▶ _SOURCE EXTRACT_
____

MNIST Data Set - Basic Approach

Get the MNIST Data



In [28]:

    
import tensorflow as tf



In [29]:

    
from tensorflow.examples.tutorials.mnist import input_data



In [30]:

    
mnist = input_data.read_data_sets("MNIST_data/",one_hot=True)









    



Extracting MNIST_data/train-images-idx3-ubyte.gz
Extracting MNIST_data/train-labels-idx1-ubyte.gz
Extracting MNIST_data/t10k-images-idx3-ubyte.gz
Extracting MNIST_data/t10k-labels-idx1-ubyte.gz

Alternative sources of the data just in case:



In [31]:

    
type(mnist)









    Out[31]:





tensorflow.contrib.learn.python.learn.datasets.base.Datasets



In [32]:

    
mnist.train.images









    Out[32]:





array([[0., 0., 0., ..., 0., 0., 0.],
       [0., 0., 0., ..., 0., 0., 0.],
       [0., 0., 0., ..., 0., 0., 0.],
       ...,
       [0., 0., 0., ..., 0., 0., 0.],
       [0., 0., 0., ..., 0., 0., 0.],
       [0., 0., 0., ..., 0., 0., 0.]], dtype=float32)



In [33]:

    
mnist.train.num_examples









    Out[33]:





55000



In [34]:

    
mnist.test.num_examples









    Out[34]:





10000



In [35]:

    
mnist.validation.num_examples









    Out[35]:





5000

Visualizing the Data



In [36]:

    
import matplotlib.pyplot as plt
%matplotlib inline



In [37]:

    
mnist.train.images[1].shape









    Out[37]:





(784,)



In [38]:

    
plt.imshow(mnist.train.images[1].reshape(28,28))









    Out[38]:





<matplotlib.image.AxesImage at 0x2c5b21274a8>



In [39]:

    
plt.imshow(mnist.train.images[1].reshape(28,28),cmap='gist_gray')









    Out[39]:





<matplotlib.image.AxesImage at 0x2c5b217d4a8>



In [40]:

    
mnist.train.images[1].max()

____

▶ _EXTRACTED RECORDS_
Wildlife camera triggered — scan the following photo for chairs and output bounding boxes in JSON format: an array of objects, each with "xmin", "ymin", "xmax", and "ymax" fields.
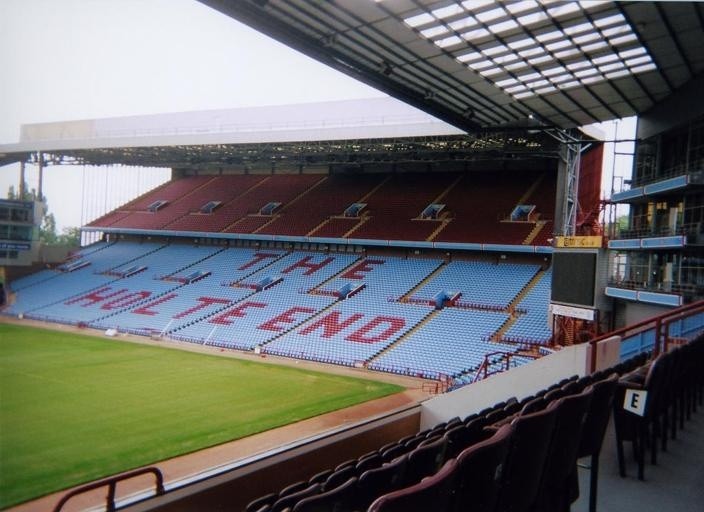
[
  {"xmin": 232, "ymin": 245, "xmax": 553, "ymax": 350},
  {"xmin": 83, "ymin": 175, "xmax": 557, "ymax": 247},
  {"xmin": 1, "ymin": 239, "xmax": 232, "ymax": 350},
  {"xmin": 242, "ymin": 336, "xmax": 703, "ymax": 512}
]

____

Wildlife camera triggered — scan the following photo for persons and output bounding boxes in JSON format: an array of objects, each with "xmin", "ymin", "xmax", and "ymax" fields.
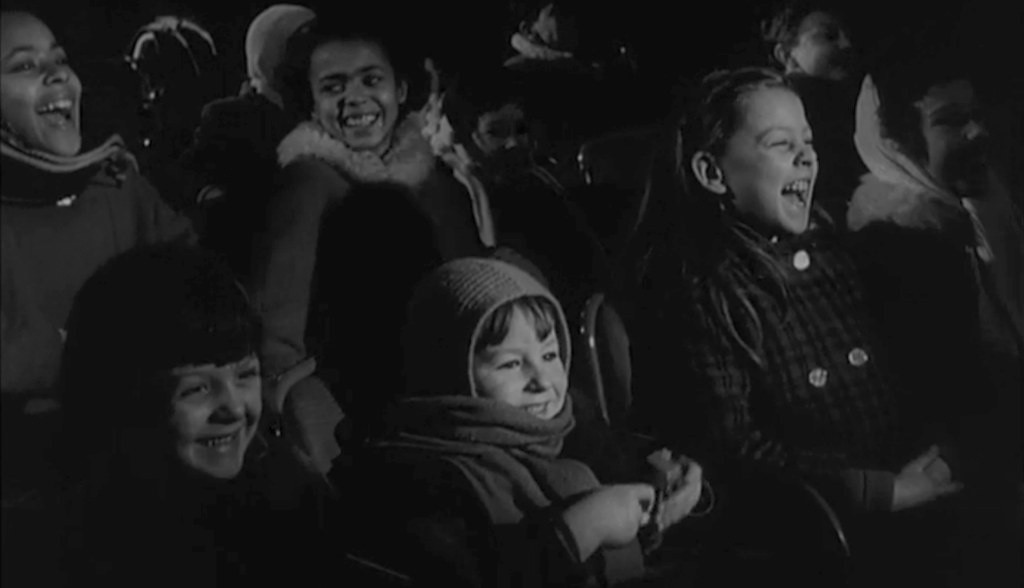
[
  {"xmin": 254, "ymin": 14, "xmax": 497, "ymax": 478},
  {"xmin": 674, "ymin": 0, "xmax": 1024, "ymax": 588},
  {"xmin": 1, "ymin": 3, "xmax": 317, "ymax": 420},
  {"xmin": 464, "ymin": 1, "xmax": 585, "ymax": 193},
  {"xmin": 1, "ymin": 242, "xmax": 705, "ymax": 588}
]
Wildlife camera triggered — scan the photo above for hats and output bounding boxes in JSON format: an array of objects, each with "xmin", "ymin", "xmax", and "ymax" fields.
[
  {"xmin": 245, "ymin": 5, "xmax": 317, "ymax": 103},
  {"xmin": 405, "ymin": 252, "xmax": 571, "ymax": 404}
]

____

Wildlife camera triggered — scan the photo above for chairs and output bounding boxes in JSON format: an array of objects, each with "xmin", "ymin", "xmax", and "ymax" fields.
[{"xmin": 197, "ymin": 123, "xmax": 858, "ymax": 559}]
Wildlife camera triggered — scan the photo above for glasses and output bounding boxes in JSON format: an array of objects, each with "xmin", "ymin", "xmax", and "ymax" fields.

____

▶ _ASSIGNED TASK 1_
In the MNIST notebook, how many examples does the training set contain?
▶ _ASSIGNED TASK 2_
Write the next part of the MNIST notebook, picking up after its final line.
The items are separate from the MNIST notebook and have no connection to it.

▶ _WRITTEN RESPONSE 1_
55000

▶ _WRITTEN RESPONSE 2_
    Out[40]:





1.0



In [41]:

    
plt.imshow(mnist.train.images[1].reshape(784,1))









    Out[41]:





<matplotlib.image.AxesImage at 0x2c5b21d4400>



In [42]:

    
plt.imshow(mnist.train.images[1].reshape(784,1),cmap='gist_gray',aspect=0.02)









    Out[42]:





<matplotlib.image.AxesImage at 0x2c5b221f8d0>

Create the Model



In [43]:

    
x = tf.placeholder(tf.float32,shape=[None,784])



In [44]:

    
# 10 because 0-9 possible numbers
W = tf.Variable(tf.zeros([784,10]))



In [45]:

    
b = tf.Variable(tf.zeros([10]))



In [46]:

    
# Create the Graph
y = tf.matmul(x,W) + b

Loss and Optimizer



In [47]:

    
y_true = tf.placeholder(tf.float32,[None,10])



In [48]:

    
# Cross Entropy



In [49]:

    
cross_entropy = tf.reduce_mean(tf.nn.softmax_cross_entropy_with_logits_v2(labels=y_true, logits=y))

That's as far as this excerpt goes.